Very light secure app monitoring approach
We have a variety of strategies to monitor applications with LDMS in development. Each addresses a subset of use cases, and none of the current ones is conservative enough (or easily configured to be conservative enough) for many app users, developers or administrators. I started a github wiki page cataloging the approaches and hope others fill in any gaps it may have. https://github.com/ovis-hpc/ovis/wiki/Proposal-4
A new approach: For some Sandia apps and admins we want/need job monitoring with the following properties list. I propose that this requires new (relatively simple) sampler development and lightweight application interface library development.
- Provides users/admins/developers/analysts with clues about application state in a format which is human and machine readable.
- Low frequency: expected sampling interval of the order of minutes, not seconds.
- Low local sampling overhead: either the data is small in parse-time terms, or the sampler does not even parse it (defer parse to store or analysis).
- Application users/developers do NOT use code that connects to the system ldmsd (which runs as root) or to any other network database.
- Adding "app instrumentation" in any form does not introduce a dependency on network file systems without explicit opt-in by the user at runtime.
- App users/developers do not depend on using binary shared memory constructs -- any communication with an ldmsd sampler is via ascii text file that is also useful to human admins and users.
- No use of LD_PRELOAD tricks or just-in-time binary instrumentation.
- App developers can write simple calls to an ldms-provided file api that manages one or more size-limited metrics files. Definition via API of the file content must be distributable (and logically incremental) throughout the app code.
- App logic can choose to emit app configuration information.
- App logic can choose to emit app progress information as a set of counters (not a stream of events). The set can evolve in content as the code runs.
- App logic may only data emit on an arbitrary subset of the run nodes, or maybe even on the launch node (which in principle may not be where the app actually runs in parallel).
- "App instrumentation" might be implemented as a separate code which, given the arguments of the soon to be launched real application, parses them and emits data before the real app runs.
- Compatible with multiple jobs on the same compute node.

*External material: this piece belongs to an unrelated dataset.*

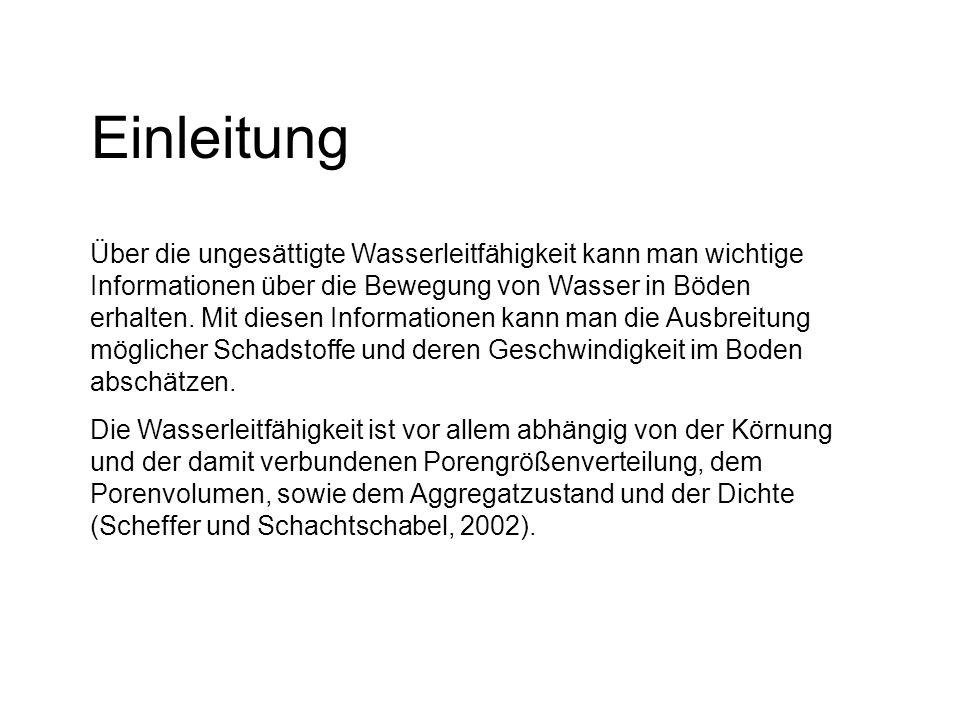 Ungesättigte Wasserleitfähigkeit Bodenkundliches Praktikum I 2005 Benjamin Fricke, Tobias Hohenbrink, Felix Kruck, Tobias Lange, Daniel Müller und Torben Wittwer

- Not tied to a specific system resource manager in any way.
- An admin-configured ldmsd sampler can automatically discover user data in canonical locations.
Data desired (though maybe not all collected by this method): Much of this is contemplated in ongoing university work. Italic bits are not.
- job id of predecessor job (if a continuation of simulation time)
- all potentially relevant parameters from input file(s)
- a hint about how to automatically detect if the job is not progressing
- any user-supplied tags
- Job id
- path and timestamp of binary used
- command line options present
- environment variables present (perhaps filtered by whitelist/blacklist)
- what libraries are loaded, if binary is not statically linked and stripped.
Seemingly satisfactory implementation method:
- Provide C library and scripting (python and/or binary programs) to incrementally create and update structured text files in /dev/shm/jobmon/$JOBID/
- Format the text files as TOML.
- Use a lock file for consistency (which pretty much forces use of a memory based file system).
What a C/python api might look like (pseudocode) Functions will be provided to populate and update files such as
/dev/shm/jobmon/$JOBID.config /dev/shm/jobmon/$JOBID.progress /dev/shm/jobmon/$JOBID.env
which are in a defined format. Here $JOBID is an application string which should start with SLURM assigned job id and may then include rank or other app-defined key material. An ldmsd sampler can then scan /dev/shm/jobmon/ for new files and collect data safely.
The library could follow a singleton pattern (global) or support thread-level or object level use. For now assume singleton ldms_watch_ and app is responsible for calling only in rank 0 or equivalent. More object-oriented usage, arrays, and per-rank usage should be obvious extensions.
void ldms_watch_init($JOBID, app_name, app_family) // e.g ("12345", "bobsMDversion", "lammps") void ldms_watch_continuation(previous_job) // tell us the prior job in simulation time void ldms_watch_final() // dump any outstanding data // collecting configuration strings void ldms_watch_config_init(max_data_bytes) // define maximum file size void ldms_watch_config_add_value(key, value) // add a string void ldms_watch_config_add_kvlist(map) // add a list of string key:value pairs void ldms_watch_config_add_group(group_name) // name a subset of strings void ldms_watch_config_add_group_value(group_name, key, value) // add value to a group void ldms_watch_config_add_group_kvlist(group_name, map) // add list to a group void ldms_watch_config_write() // write all config strings to file // collecting progress (rolling unsigned iteration counters) void ldms_watch_progress_init(max_data_bytes) // define maximum file size point = ldms_watch_progress_add("point_name") // name a progress point counter ldms_watch_progress_update(point) // update the counter ldms_watch_progress_write() // write all counters to file lmds_watch_progress_schedule_write(interval, offset) // schedule automatic writing of counters in an independent thread // log significant environment variables void ldms_watch_env(envvar) // add named environment variable to dump void ldms_write_env() // dump all named variables to file
The progress and config init functions accept a maximum file size. If later in the code too many values or progress points are added such that the file size will be exceeded, the excess adds are ignored and an error counter in the output becomes non-zero. It's trivial to adjust this scheme to force error-handling on the application writer if desired and to accept max=0 as a flag that the app writer wants no limitations. The LDMS sampler may, however, impose limitations such that app data is lost.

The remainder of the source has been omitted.